In CT imaging, material having different chemical composition can be represented by the same, or very similar, CT numbers , making the differentiation and calcification of different types of tissues extremely challenging. A classical example is difficulty in differentiating between calcified plaques and iodine containing blood.Although this materials differ in atomic number considerable, depending on respective mass density or iodine concentration, bone and iodinated blood may appear identical. In addition the difficulty in differentiation and classifying tissue types , the accuracy with which material concentration can be measured is degraded by presence of multiple tissue types. For example , when measuring the amount of iodine enhancement of soft tissue lesion, the measured mean CT number over the lesion reflect not only the enhancement due to iodine , but also the CT number of underlying tissue. In clinical practice, the use of Adaptive Iterative Dose Reduction 3D (AIDR 3d) feature may reduce CT patient dose depending on the clinical task, patient size, anatomical location and clinical practice. A consultation with a radiologist and a physicist should be made to determine the appropriate dose to obtain diagnostic image quality for the particular clinical task. Adaptive Iterative Dose Reduction 3D (AIDR 3d) is the latest generation of Toshiba iterative reconstruction technology that fully integrated into imaging chain and optimized for busy clinical environment. In the first generation :AIDR the image based iterative noise reduction algorithm. On .second generation : AIDR+ integrated into SUREExposure 3D setting. And on the 3rd generation: AIDR 3D Noise reduction in the raw and image data space. Noise suppression is automatically Applied to GSI imaging and is used on the material density images in order to enhance the quality of the image without shifting the mean values. This allows for a quantities material density image with good image quality. The noise suppression it self leverages the statistical iterative reconstruction approach taken by ASIR(fan et al,2010).
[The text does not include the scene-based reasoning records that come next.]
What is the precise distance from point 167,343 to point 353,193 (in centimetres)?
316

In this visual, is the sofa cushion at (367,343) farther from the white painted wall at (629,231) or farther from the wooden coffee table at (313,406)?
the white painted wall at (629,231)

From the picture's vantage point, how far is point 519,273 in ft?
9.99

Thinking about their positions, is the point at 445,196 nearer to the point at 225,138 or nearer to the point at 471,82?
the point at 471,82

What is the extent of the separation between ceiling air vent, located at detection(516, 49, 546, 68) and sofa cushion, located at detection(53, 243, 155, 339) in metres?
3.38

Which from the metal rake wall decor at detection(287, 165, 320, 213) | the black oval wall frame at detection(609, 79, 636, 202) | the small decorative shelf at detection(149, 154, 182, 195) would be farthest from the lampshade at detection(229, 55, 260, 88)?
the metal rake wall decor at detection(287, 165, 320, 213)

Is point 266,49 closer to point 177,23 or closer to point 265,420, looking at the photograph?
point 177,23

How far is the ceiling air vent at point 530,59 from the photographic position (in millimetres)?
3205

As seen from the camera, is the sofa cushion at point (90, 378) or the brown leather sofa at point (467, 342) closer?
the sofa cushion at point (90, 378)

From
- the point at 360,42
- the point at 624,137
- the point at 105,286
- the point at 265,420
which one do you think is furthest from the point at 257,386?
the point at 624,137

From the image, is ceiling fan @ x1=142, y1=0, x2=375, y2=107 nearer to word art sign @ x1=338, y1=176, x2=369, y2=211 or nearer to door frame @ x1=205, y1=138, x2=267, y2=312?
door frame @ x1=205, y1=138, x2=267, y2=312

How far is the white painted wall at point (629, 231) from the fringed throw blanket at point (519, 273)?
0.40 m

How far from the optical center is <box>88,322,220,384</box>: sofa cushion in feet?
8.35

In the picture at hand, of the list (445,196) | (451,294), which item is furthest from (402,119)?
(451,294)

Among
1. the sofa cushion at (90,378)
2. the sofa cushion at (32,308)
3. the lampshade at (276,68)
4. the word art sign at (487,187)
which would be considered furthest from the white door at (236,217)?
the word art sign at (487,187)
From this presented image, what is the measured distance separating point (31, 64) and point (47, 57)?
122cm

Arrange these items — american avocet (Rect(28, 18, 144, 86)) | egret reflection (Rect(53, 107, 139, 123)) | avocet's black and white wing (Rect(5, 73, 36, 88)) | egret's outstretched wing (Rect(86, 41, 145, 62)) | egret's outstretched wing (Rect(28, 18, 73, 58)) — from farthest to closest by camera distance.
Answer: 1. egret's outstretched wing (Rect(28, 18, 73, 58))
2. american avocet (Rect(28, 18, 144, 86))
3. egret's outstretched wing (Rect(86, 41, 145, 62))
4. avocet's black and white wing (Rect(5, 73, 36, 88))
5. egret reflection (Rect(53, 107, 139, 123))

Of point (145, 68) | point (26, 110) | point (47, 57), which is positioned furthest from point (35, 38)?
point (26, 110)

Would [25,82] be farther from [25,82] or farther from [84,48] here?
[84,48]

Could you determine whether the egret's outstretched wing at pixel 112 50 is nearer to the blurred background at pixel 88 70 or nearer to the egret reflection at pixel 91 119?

The balance of image quality and radiation dose is the fundamental challenge for physicians in performing routine clinical examinations while adhering to the ALARA principle. With the integration of AIDR 3D* into SUREExposure controls, the radiation exposure is automatically reduced before the scan ensuring the lowest dose is given for the diagnostic task at hand, no matter what the size or shape of the patient.
Normally, a CT device takes pictures associated with organs by the piece. At the end, all the pieces are stitched with each other, and processed slightly. Aquillion One is way is a little different: It is all around the user in 330 ultra-high-resolution x-ray detectors, each fifty percent a millimeter wide. They are placed in a drum that rotates around the individual ? at a speed adequate to image the whole body from every possible angle in less time than the usual relaxed single heart beat.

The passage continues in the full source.